Source passage:
The Rise of an Aviation Company with Peter Evans

 

There’s always a new adventure behind every turn in the road.

Or in Peter Evans’ case, behind every mountain jutting up from the land below. Peter (current President for the Harbour Air Group) has worn many hats in the three decades he’s been with Harbour Air, but his role has always been about leading the company to new heights while retaining its heart.

So far, so good for Peter, but the sky’s the limit.

I caught a few minutes of Peter’s time a couple weeks back to ask him about a career spent exploring the sky.

——

Kelvin: Hi there Peter, thanks for taking the time to chat, I really appreciate it. So what are you up to today? I gather you’re in and out of – wait, where is your home base?

Peter: My home is in West Vancouver but home base, both office and work, well, that’s been a moving target for some time. I lived in North Vancouver for twenty years or so, moved to Gibsons for a few years and then back to West Vancouver in 2014. I’ve been with the company almost thirty years now with an office downtown and one at the airport. I had an office out here for twenty years but when we opened the new terminal downtown, I moved there and then very shortly after that, I came back to the airport to look after the maintenance department as well as my usual presidential stuff. So, I have two offices. Plus my truck!

That’s where all my best meetings are held! Hands-free, of course.

Peter: To do a job like mine, wherever the telephone and computer are, that’s where the office is.

Tell me a little bit about your origins and the role you played in the early days of Harbour Air.

That could get to be kind of a long-winded story.

That’s okay!

Extracted information:
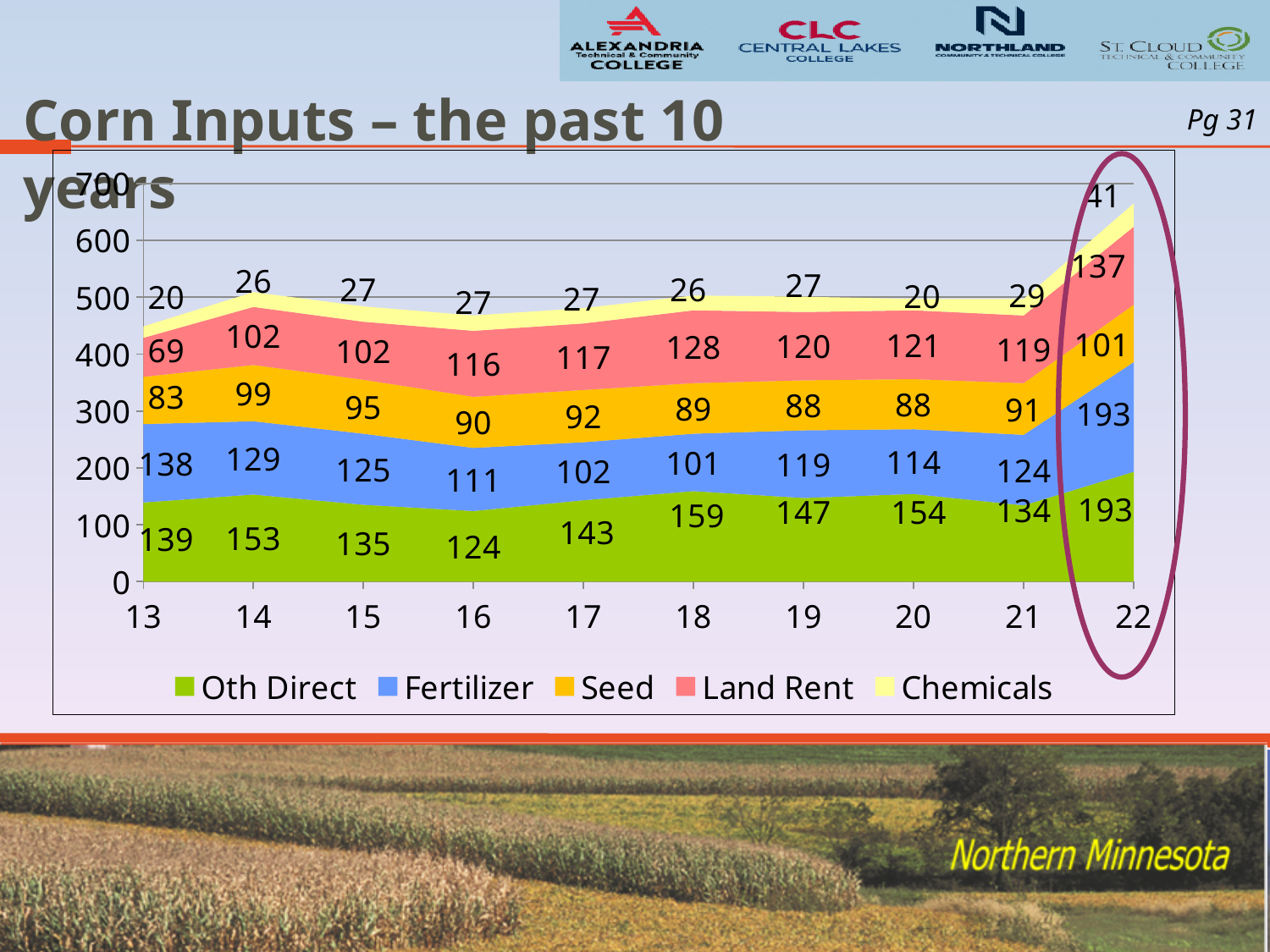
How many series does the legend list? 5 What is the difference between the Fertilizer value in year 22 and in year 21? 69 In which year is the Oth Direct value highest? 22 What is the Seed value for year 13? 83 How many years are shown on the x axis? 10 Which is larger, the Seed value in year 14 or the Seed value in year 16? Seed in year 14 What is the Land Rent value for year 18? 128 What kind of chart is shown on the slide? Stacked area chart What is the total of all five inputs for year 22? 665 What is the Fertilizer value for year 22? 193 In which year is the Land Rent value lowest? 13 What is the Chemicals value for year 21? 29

---

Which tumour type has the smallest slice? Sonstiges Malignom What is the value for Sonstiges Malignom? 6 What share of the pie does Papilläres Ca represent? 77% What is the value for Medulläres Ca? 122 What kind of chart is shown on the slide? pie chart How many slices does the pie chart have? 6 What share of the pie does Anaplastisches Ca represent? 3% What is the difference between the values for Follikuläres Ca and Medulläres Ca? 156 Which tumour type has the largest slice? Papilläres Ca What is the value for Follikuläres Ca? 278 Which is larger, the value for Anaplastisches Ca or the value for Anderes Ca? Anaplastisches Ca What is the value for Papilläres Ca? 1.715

Work to complete:
**1.** In the Harbour Air interview, rewrite the paragraph beginning "My home is in West Vancouver" as a short list that keeps its main facts.
**2.** Answer these questions from the Harbour Air interview, one line each:
(a) What is Peter Evans' current title?
(b) In what year did he move back to West Vancouver?
(c) According to Peter, where is the office for a job like his?
**3.** Go on with the Harbour Air interview from its final line.

Results of the tasks:
**1.**
- Home is in West Vancouver; his work base has long been a moving target.
- He lived in North Vancouver for about twenty years, then in Gibsons for a few years, and returned to West Vancouver in 2014.
- He has been with the company almost thirty years.
- He had an office at the airport for twenty years, moved to the new downtown terminal, then soon returned to the airport to oversee maintenance along with his presidential duties.
- He now has two offices, plus his truck.

**2.**
(a) President for the Harbour Air Group.
(b) 2014.
(c) Wherever the telephone and computer are.

**3.**
From a background perspective, I didn’t start flying until I was about twenty-four, I was very fortunate prior to that time to be engaged in work that gave me some management experience primarily in retail and wholesale. And during that time, I had been married for a couple of years and my wife was suggesting we needed to do something in life we really wanted to do. One of my mantras is that you always try to do something you’re passionate about. I always thought that I wanted to be a pilot and she encouraged me to do it. That was well over forty years ago.

From there I went and flew in other parts of Canada, flew in the bush primarily. I really liked living out there but it was very poor pay and seven days a week so it wasn’t great that way.

Once I decided it was time to leave the bush and finally return back west again in 1979, I went to work for a company that doesn’t exist anymore, Tyee Air in Sechelt. I worked there for about seven years, and in 1982 when Harbour Air started, they started their operations off the same dock facility that I was working from in Vancouver Harbour with Tyee.

I got to know Greg McDougall (Harbour Air’s current owner and CEO) and the others at the very beginning of their time and in those early years, they asked me if I wanted to come and work for them and I said, “no, I like my life” on the Sunshine Coast. I didn’t want to live in the big city. A couple years later, things were changing on the coast, Tyee Air was failing and wasn’t experiencing the same growth as Harbour Air. I also had the arrival of my son in 1984, and I decided I would take HA up on their offer. So in February of 1986, I arrived in Vancouver to fly for HA and very shortly after that, became Chief Pilot given my experience at the previous organization.

It sounds like you’ve worn a lot of hats.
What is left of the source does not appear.